• **Aim of the exercise**:
Return each line of the material verbatim.

• **Extracted entries**:

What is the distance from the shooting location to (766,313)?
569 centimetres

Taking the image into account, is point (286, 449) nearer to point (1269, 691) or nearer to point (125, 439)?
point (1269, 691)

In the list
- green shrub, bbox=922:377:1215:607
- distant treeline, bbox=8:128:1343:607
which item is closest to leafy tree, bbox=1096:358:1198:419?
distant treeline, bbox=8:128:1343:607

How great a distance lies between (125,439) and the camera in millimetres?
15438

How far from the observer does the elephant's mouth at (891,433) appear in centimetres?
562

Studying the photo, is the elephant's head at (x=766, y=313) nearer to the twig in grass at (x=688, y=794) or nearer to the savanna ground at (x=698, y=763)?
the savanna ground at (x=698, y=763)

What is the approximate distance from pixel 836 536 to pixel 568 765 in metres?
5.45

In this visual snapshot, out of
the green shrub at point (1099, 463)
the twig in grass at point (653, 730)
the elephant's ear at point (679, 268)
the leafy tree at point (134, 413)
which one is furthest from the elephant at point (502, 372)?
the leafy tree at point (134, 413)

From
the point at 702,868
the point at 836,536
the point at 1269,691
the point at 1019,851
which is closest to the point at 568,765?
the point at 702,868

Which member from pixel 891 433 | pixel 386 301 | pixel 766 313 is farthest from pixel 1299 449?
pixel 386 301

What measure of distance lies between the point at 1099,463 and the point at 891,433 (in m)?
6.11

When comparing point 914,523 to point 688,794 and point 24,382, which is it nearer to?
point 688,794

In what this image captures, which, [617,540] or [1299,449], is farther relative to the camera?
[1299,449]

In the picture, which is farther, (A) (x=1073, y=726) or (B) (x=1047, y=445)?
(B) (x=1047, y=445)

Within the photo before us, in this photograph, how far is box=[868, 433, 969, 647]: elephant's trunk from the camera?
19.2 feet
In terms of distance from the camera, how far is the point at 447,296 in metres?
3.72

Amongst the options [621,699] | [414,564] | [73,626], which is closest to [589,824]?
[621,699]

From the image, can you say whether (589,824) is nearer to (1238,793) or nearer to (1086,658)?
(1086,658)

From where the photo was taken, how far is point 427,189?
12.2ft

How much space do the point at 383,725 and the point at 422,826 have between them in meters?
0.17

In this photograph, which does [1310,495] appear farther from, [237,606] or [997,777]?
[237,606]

• **Answer to this exercise**:
What is the distance from the shooting location to (766,313)?
569 centimetres

Taking the image into account, is point (286, 449) nearer to point (1269, 691) or nearer to point (125, 439)?
point (1269, 691)

In the list
- green shrub, bbox=922:377:1215:607
- distant treeline, bbox=8:128:1343:607
which item is closest to leafy tree, bbox=1096:358:1198:419?
distant treeline, bbox=8:128:1343:607

How great a distance lies between (125,439) and the camera in millimetres?
15438

How far from the observer does the elephant's mouth at (891,433) appear in centimetres?
562

Studying the photo, is the elephant's head at (x=766, y=313) nearer to the twig in grass at (x=688, y=794) or nearer to the savanna ground at (x=698, y=763)?
the savanna ground at (x=698, y=763)

What is the approximate distance from pixel 836 536 to pixel 568 765 in metres?
5.45

In this visual snapshot, out of
the green shrub at point (1099, 463)
the twig in grass at point (653, 730)
the elephant's ear at point (679, 268)
the leafy tree at point (134, 413)
which one is furthest from the elephant at point (502, 372)?
the leafy tree at point (134, 413)

From
the point at 702,868
the point at 836,536
the point at 1269,691
the point at 1019,851
which is closest to the point at 568,765?
the point at 702,868

Which member from pixel 891 433 | pixel 386 301 | pixel 766 313 is farthest from pixel 1299 449?
pixel 386 301

What measure of distance lies between the point at 1099,463 and the point at 891,433 (in m)?
6.11

When comparing point 914,523 to point 688,794 and point 24,382, which is it nearer to?
point 688,794

In what this image captures, which, [617,540] or [1299,449], is farther relative to the camera?
[1299,449]

In the picture, which is farther, (A) (x=1073, y=726) or (B) (x=1047, y=445)?
(B) (x=1047, y=445)

Within the photo before us, in this photograph, how far is box=[868, 433, 969, 647]: elephant's trunk from the camera?
19.2 feet
In terms of distance from the camera, how far is the point at 447,296 in metres?
3.72

Amongst the options [621,699] | [414,564] | [73,626], which is closest to [589,824]?
[621,699]

From the image, can you say whether (589,824) is nearer to (1238,793) or nearer to (1086,658)?
(1086,658)

From where the photo was taken, how far is point 427,189?
12.2ft

How much space do the point at 383,725 and the point at 422,826 have between them in meters?
0.17

In this photograph, which does [1310,495] appear farther from, [237,606] or [997,777]?
[237,606]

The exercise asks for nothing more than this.